Seun Onigbinde, Akintunde Oyebode, Ugodre Obi-Chukwu, Shade Ladipo, and Ferdinand Adimefe
[L-R
by Isi Esene
The 2013 Budget has been submitted before the National Assembly with many analysts commending the efforts of the executive arm of government at accomplishing the task in record time.
Modest cuts have been made in recurrent expenditure and other key financial indices but analysts have also identified outrageous line items in the amounts budgeted for feeding, papers, fumigation, and much more.

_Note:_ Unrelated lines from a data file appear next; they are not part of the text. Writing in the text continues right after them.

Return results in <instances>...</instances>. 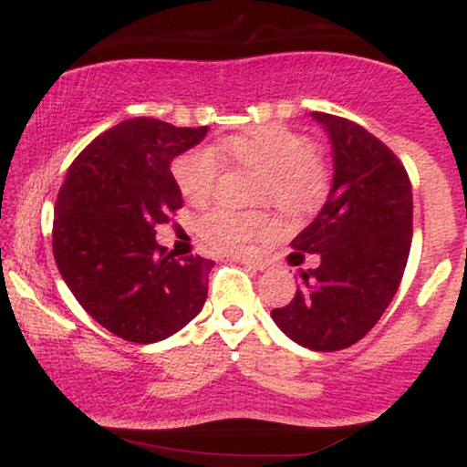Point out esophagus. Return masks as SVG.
<instances>
[{
    "instance_id": "34e87169",
    "label": "esophagus",
    "mask_w": 467,
    "mask_h": 467,
    "mask_svg": "<svg viewBox=\"0 0 467 467\" xmlns=\"http://www.w3.org/2000/svg\"><path fill=\"white\" fill-rule=\"evenodd\" d=\"M234 261H239V264L252 267V270H265V264H264V261H259V259H245V256H244V259H239V256H237Z\"/></svg>"
}]
</instances>
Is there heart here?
<instances>
[{"label": "heart", "instance_id": "heart-1", "mask_svg": "<svg viewBox=\"0 0 467 467\" xmlns=\"http://www.w3.org/2000/svg\"><path fill=\"white\" fill-rule=\"evenodd\" d=\"M220 153L244 169L261 173L256 200L270 202L285 215L314 213L329 192V169L303 133L281 125L256 127L219 142ZM223 171L222 155L213 147H195L173 162V178L182 195L192 203L211 200ZM264 213H234L215 208L200 219L202 239L219 252H241L250 241L270 233Z\"/></svg>", "mask_w": 467, "mask_h": 467}]
</instances>
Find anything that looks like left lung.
Returning <instances> with one entry per match:
<instances>
[{
  "instance_id": "1",
  "label": "left lung",
  "mask_w": 467,
  "mask_h": 467,
  "mask_svg": "<svg viewBox=\"0 0 467 467\" xmlns=\"http://www.w3.org/2000/svg\"><path fill=\"white\" fill-rule=\"evenodd\" d=\"M334 153L325 206L292 241L287 256L301 265L292 303L272 309L287 337L312 351L356 345L393 301L412 239V191L406 169L382 140L347 118L312 111Z\"/></svg>"
}]
</instances>
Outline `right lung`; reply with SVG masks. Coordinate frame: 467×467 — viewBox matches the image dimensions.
<instances>
[{
    "instance_id": "1",
    "label": "right lung",
    "mask_w": 467,
    "mask_h": 467,
    "mask_svg": "<svg viewBox=\"0 0 467 467\" xmlns=\"http://www.w3.org/2000/svg\"><path fill=\"white\" fill-rule=\"evenodd\" d=\"M206 133L155 118L125 120L80 151L58 191V272L80 307L122 340H164L206 303L215 261L173 259L155 241V226L182 208L171 162Z\"/></svg>"
}]
</instances>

The October 21 edition of Rubbin’ Minds brings all these factors and more to the fore with the help of informed guests like Seun Onigbinde, founder of Budgit.com; Ugodre Obi-Chukwu, owner of Resourcedat.com, and Akintunde Oyebode, financial analyst and banker.
In the programme which was hosted by Shade Ladipo and Ferdinand Adimefe, Akintunde Oyebode expressed concern over the “undue exposure of the economy to external shock” to guard against undue pressure on the economy.
He pointed out that the budget was suspiciously vague on the aspect of non-oil revenue adding that “it should be a prerequisite for everyone who’s going to be the president to read the book Why Nations Fail‘”
On the oil benchmark which was set at $75/barrel, Oyebode said, “It is almost economically unsound to have a discussion around $75-80, why not $90 or $100?”
Seun Onigbinde on his part pointed out the serially unchanging structure of the Nigerian budget and also urged the Federal Government to step down its disruptive bureaucracy.
Ugodre Obi-Chukwu said he sees nothing wrong in borrowing as long as it is done with financial intelligence. He said if things are not done right, “what you spend and your deficit pool keeps getting larger, then future generation are the ones to pay for it.”
This edition of Rubbin’ Minds was intellectually stimulating with the spotlight focused on the 2013 budgetary aspirations of the Federal Government.